Methods and findings: Data are drawn from the Whitehall II study (N = 10,308 at study recruitment in 1985), with cognitive function assessed at 4 waves (1997, 2002, 2007, and 2012). Sociodemographic, behavioural, and cardiometabolic risk factors from 1985 and chronic conditions until the end of follow-up in 2015 (N dementia/total = 320/9,938) allowed the use of inverse probability weighting to take into account data missing because of loss to follow-up between the study recruitment in 1985 and the introduction of cognitive tests to the study in 1997. Generalized estimating equations and Cox regression were used to assess associations of socioeconomic markers (height, education, and midlife occupation categorized as low, intermediate, and high to represent hierarchy in the socioeconomic marker) with cognitive performance, cognitive decline, and dementia (N dementia/total = 195/7,499). In those with dementia, we examined whether retrospective trajectories of cognitive decline (backward timescale) over 18 years prior to diagnosis differed as a function of socioeconomic markers. Socioeconomic disadvantage was associated with poorer cognitive performance (all p < 0.001). Using point estimates for the effect of age, the differences between the high and low socioeconomic groups corresponded to an age effect of 4, 15, and 26 years, for height, education, and midlife occupation, respectively. There was no evidence of faster cognitive decline in socioeconomically disadvantaged groups. Low occupation, but not height or education, was associated with risk of dementia (hazard ratio [HR] = 2.03 [95% confidence interval (CI) 1.23-3.36]) in an analysis adjusted for sociodemographic factors; the excess risk was unchanged after adjustment for cognitive decline but was completely attenuated after adjustment for cognitive performance. In further analyses restricted to those with dementia, retrospective cognitive trajectories over 18 years prior to dementia diagnosis showed faster cognitive decline in the high education (p = 0.006) and occupation (p = 0.001) groups such that large differences in cognitive performance in midlife were attenuated at dementia diagnosis. A major limitation of our study is the use of electronic health records rather than comprehensive dementia ascertainment.

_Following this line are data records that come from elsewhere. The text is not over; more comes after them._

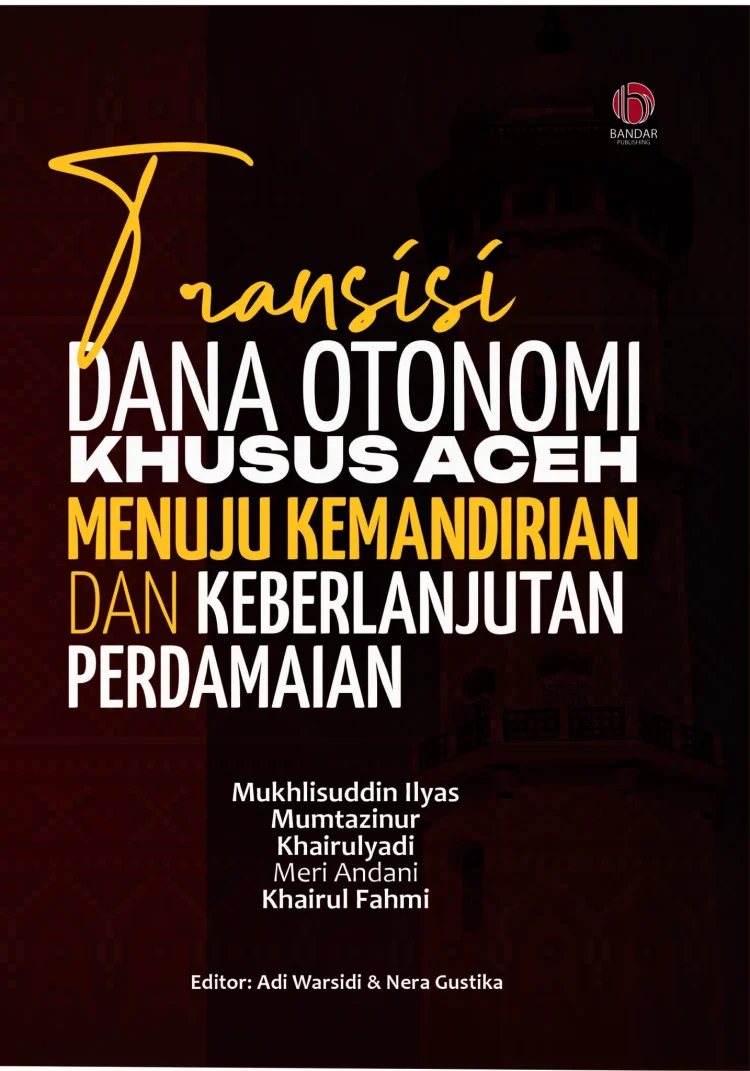 Membaca Ulang Otonomi Khusus Aceh di Persimpangan Sejarah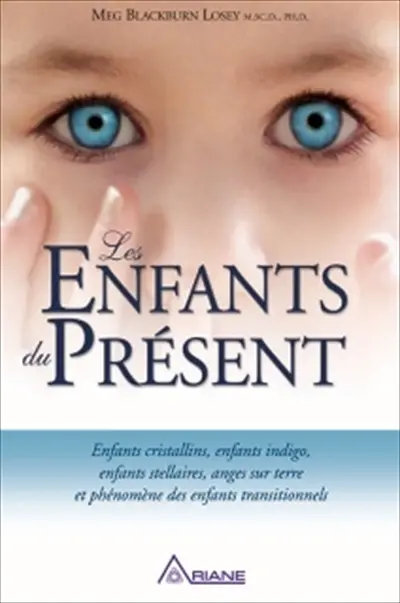 Les enfants du présent : enfants cristallins, enfants indigo, enfants stellaires, anges sur terre et phénomène des enfants transitionnels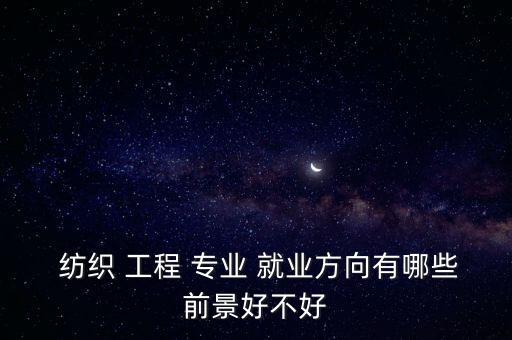 紡織工程專業(yè)就業(yè)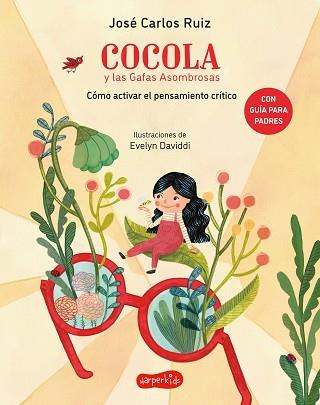 COCOLA Y LAS GAFAS ASOMBROSAS. CÓMO ACTIVAR EL PENSAMIENTO CRÍTICO | 9788418279775 | RUIZ, JOSÉ CARLOS | Llibreria L'Illa - Llibreria Online de Mollet - Comprar llibres online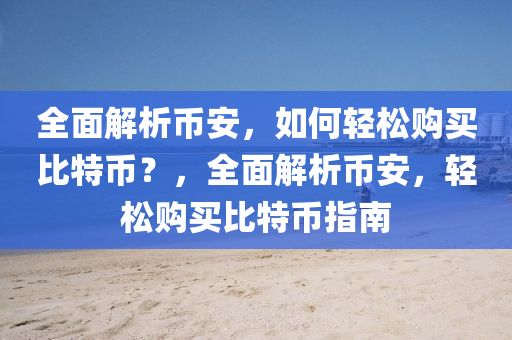 全(quan)麵(mian)解(jie)析(xi)幣安，如何輕鬆購(gou)買(mai)比特幣(bi)？，全麵(mian)解析幣(bi)安，輕鬆(song)購(gou)買比特(te)幣指(zhi)南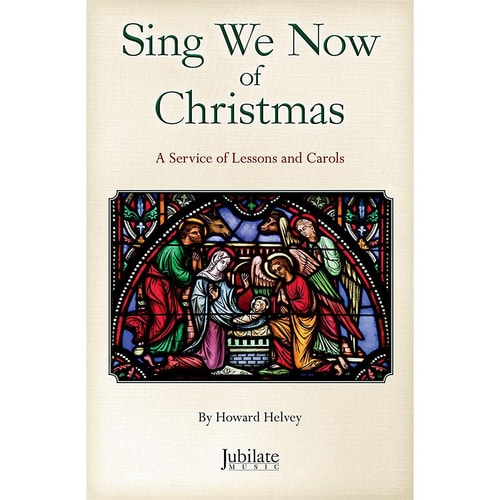 Sing We Now of Christmas A Service of Lessons and Carols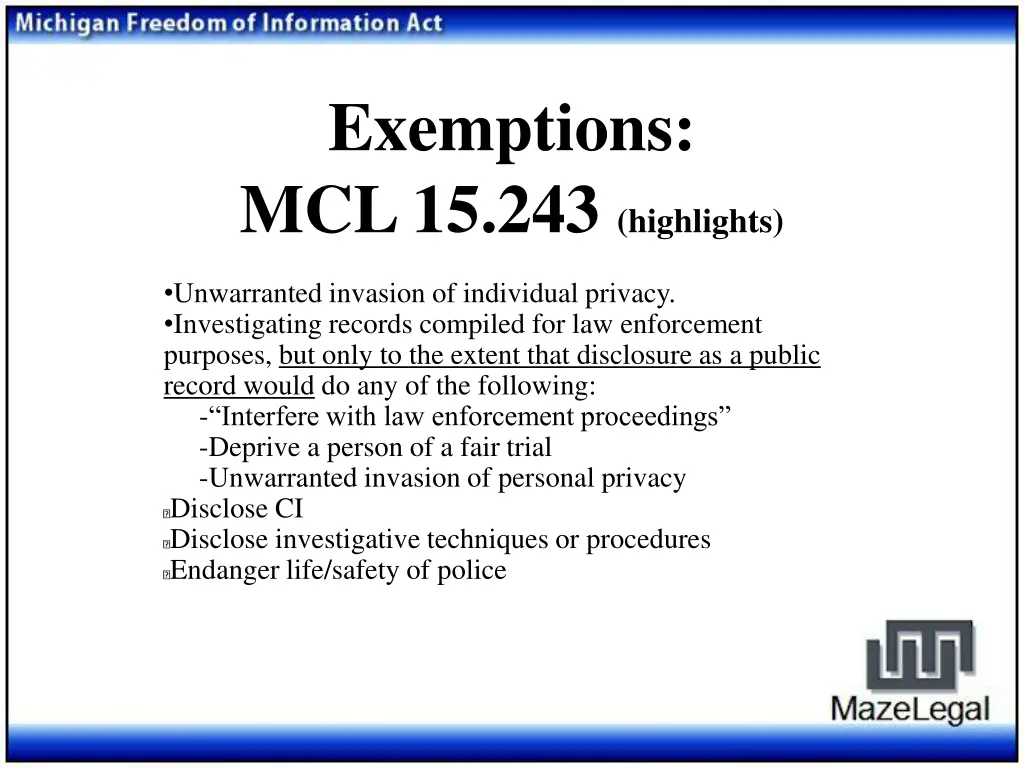 exemptions mcl 15 243 highlights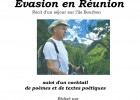 Evasion en Réunion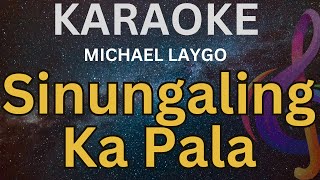 Sinungaling Ka Pala  KARAOKE MICHAEL LAYGO [upl. by Adaner]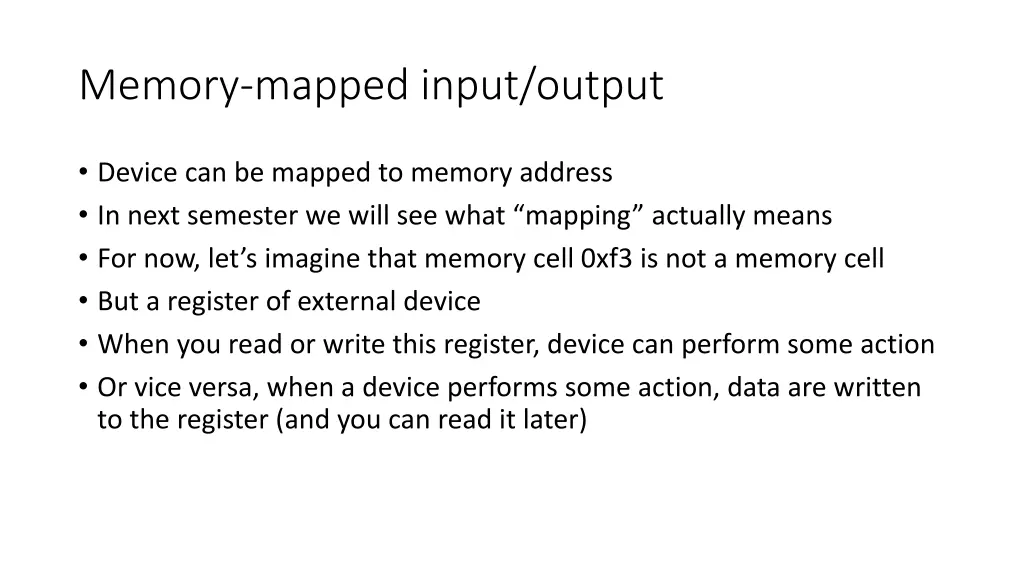 memory mapped input output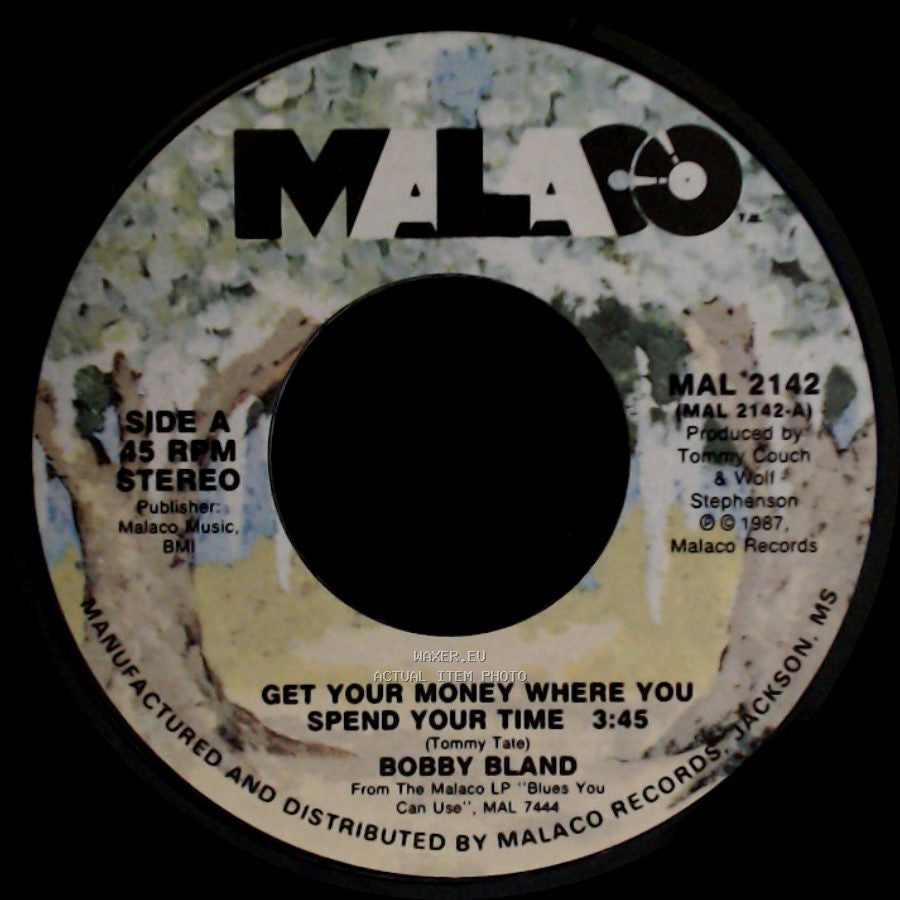 Bobby Bland - Get Your Money Where You Spend Your Time / For The Last Time side A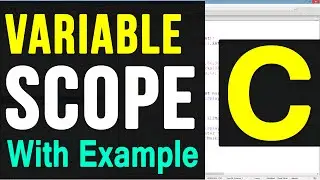 Variable Scope in C Programming Language Video Tutorials
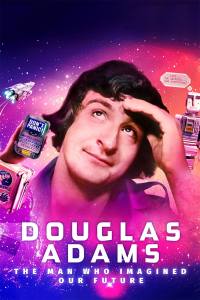 Douglas Adams: The Man Who Imagined Our Future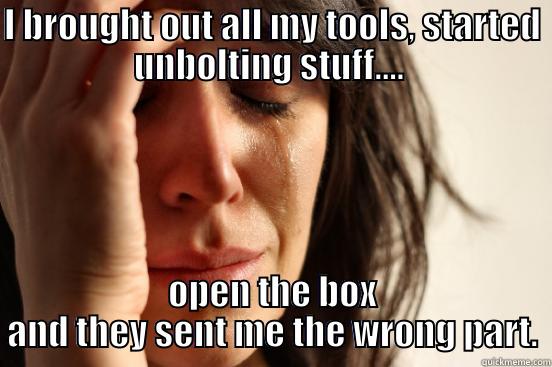 I BROUGHT OUT ALL MY TOOLS, STARTED UNBOLTING STUFF....  OPEN THE BOX AND THEY SENT ME THE WRONG PART. First World Problems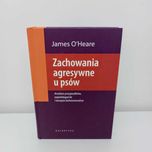 O`Heare Zachowania agresywne u psów UNIKAT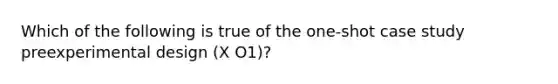 Which of the following is true of the one-shot case study preexperimental design (X O1)?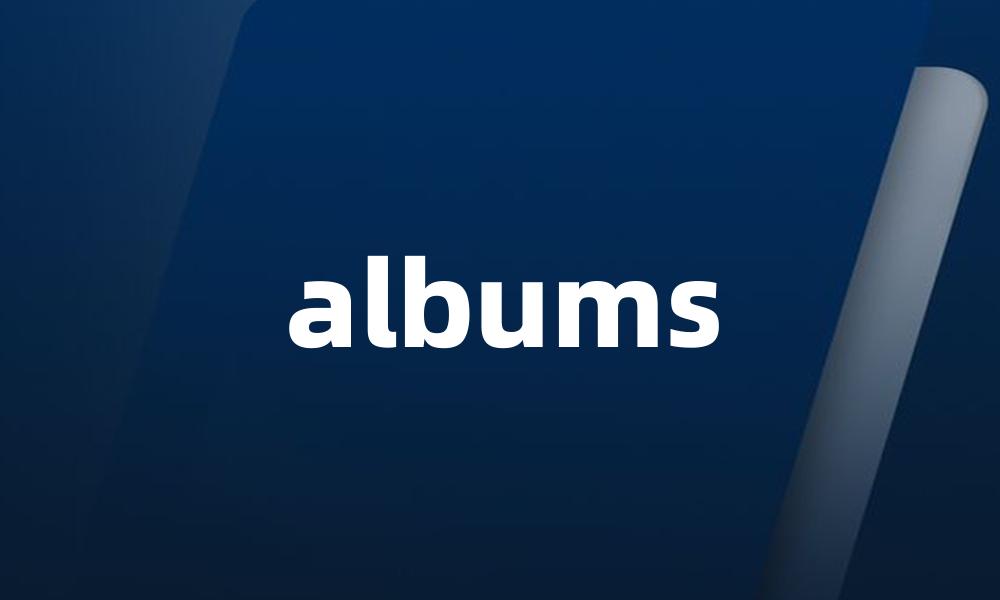 albums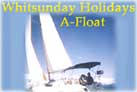 Whitsunday Holidays A-Float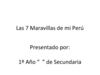 LAS 7 MARAVILLAS DE MI PERU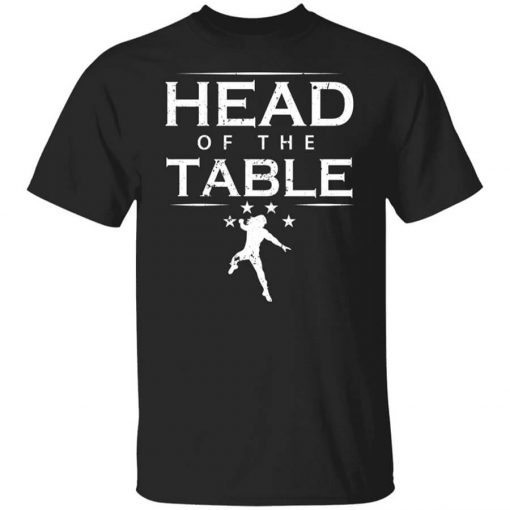 Head Of The Table Roman Reigns Shirt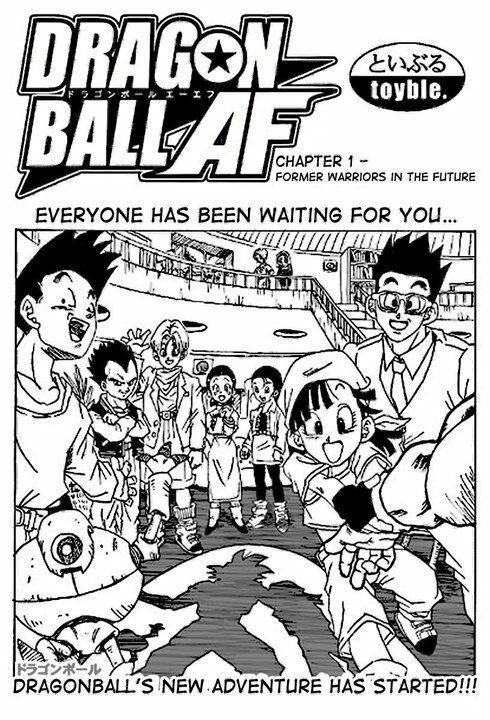 Dragon Ball Af Chapter 1 Former Warriors In The Future Dragonballz Amino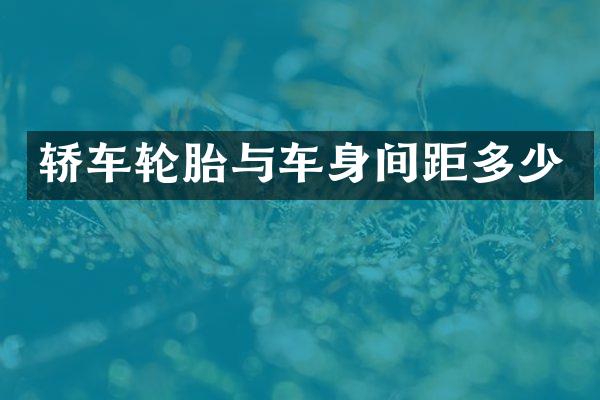 轿车轮胎与车身间距多少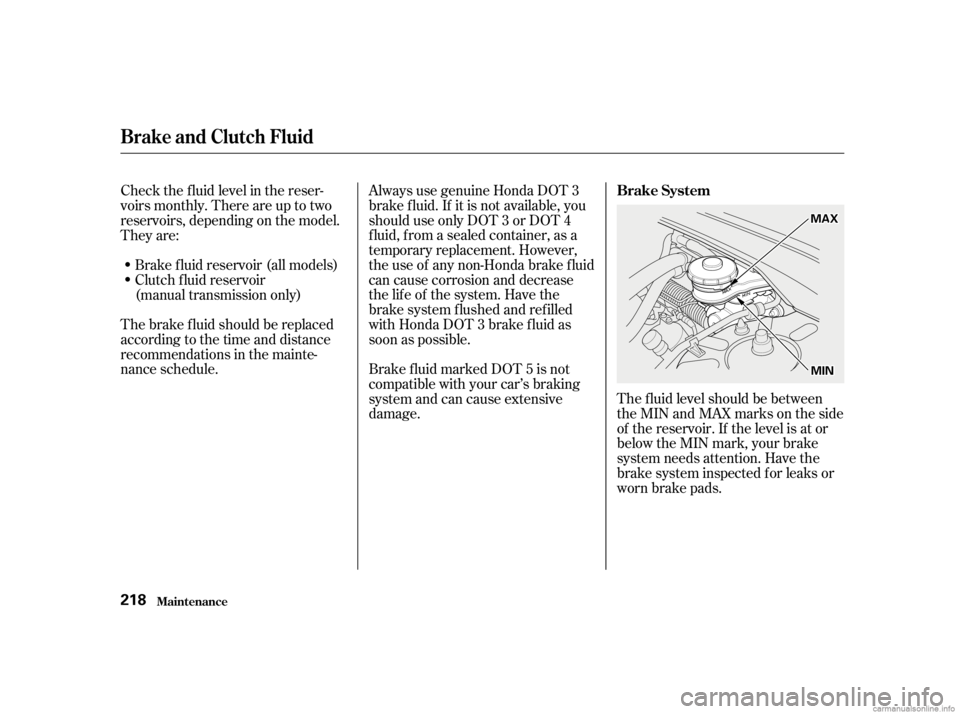 HONDA CIVIC SEDAN 2001  Owners Manual (in English) The f luid level should be between
theMINandMAXmarksontheside
of the reservoir. If the level is at or
below the MIN mark, your brake
system needs attention. Have the
brake system inspected f or leaks 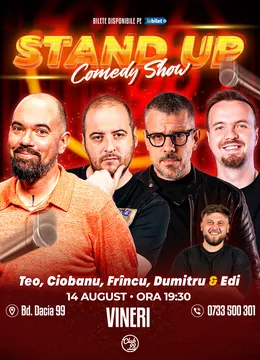 Stand-up Comedy cu Teo, Andrei Ciobanu, Frincu, George Dumitru - Edi Rădoiu la Club 99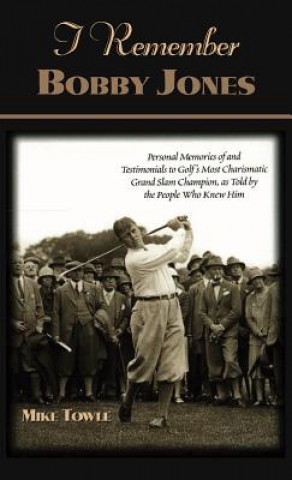 Libro I Remember Bobby Jones Mike Towle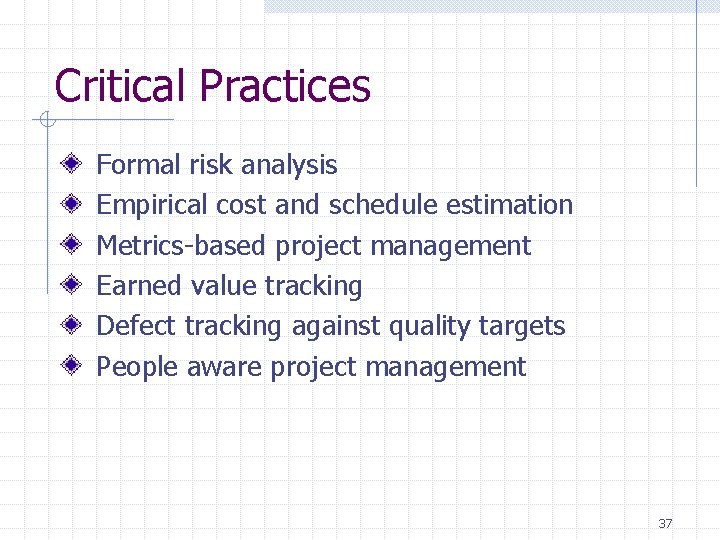 Critical Practices Formal risk analysis Empirical cost and schedule estimation Metrics-based project management Earned Critical Practices Formal risk analysis Empirical cost and schedule estimation Metrics-based project management Earned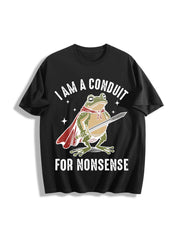 I Am a Conduit for Nonsense Cotton T-Shirt in Black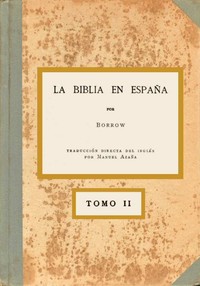 La Biblia en España, Tomo II (de 3)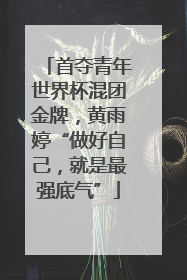 首夺青年世界杯混团金牌，黄雨婷“做好自己，就是最强底气”
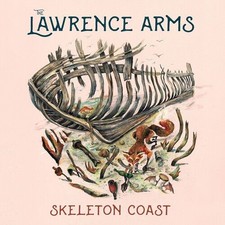 THE LAWRENCE ARMS SKELETON COAST NEW LP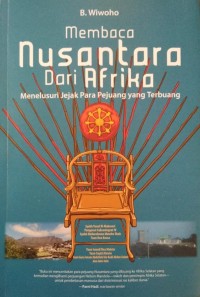 Membaca nusantara dari Afrika: menelusuri jejak para pejuang yang terbuang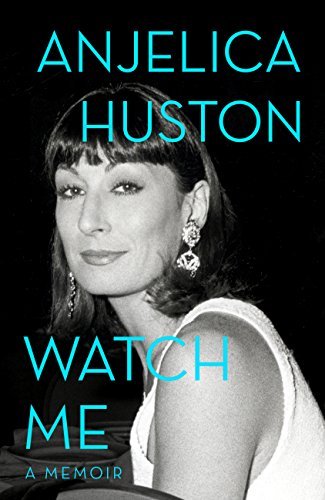 Anjelica Huston/Watch Me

Conclusions: Our results support the passive or threshold cognitive reserve hypothesis, in that high cognitive reserve is associated with lower risk for dementia because of its association with cognitive performance, which provides a buffer against clinical expression of dementia.

Fig 1. Flow chart for study of cognitive decline and dementia.

Abbreviations: IPW, inverse probability weighting. ^¶Of the 329 participants with dementia recorded until 31 March 2015, 9 were in those with data missing on covariates or onset of dementia was prior to 1997, allowing 320 participants to be included in IPW. In those with cognitive data (N = 7,499), a total of 195 participants had a dementia diagnosis over the follow-up. ^± Cognitive tests were introduced to the study at the 1997–1999 assessment, repeated at subsequent assessments. ^† A total of 7,499 participants were included in the analysis; 43% had cognitive data at all 4 waves, 28% at 3 waves, 15% at 2 waves, and 14% only at 1 wave.

Fig 2. Trajectory of global cognitive score in participants with dementia and other participants in the years leading to dementia diagnosis in the total population (panel A) [29] and in those with dementia as a function of height (panel B), education (panel C), and occupation (panel D).

^{† †}Panel A depicts marginal effects of dementia on trajectories of the global cognitive score (composed of tests of memory, reasoning, and phonemic and semantic fluency), adjusted for age at the end of follow-up (dementia diagnosis, death, or 31 March 2015), 5-year birth cohort, sex, and education. Results for height, education, and occupation include age at onset of dementia, sex, ethnicity, their interactions with time and time squared, 5-year birth cohort to take cohort effects into account, and time-dependant marital status.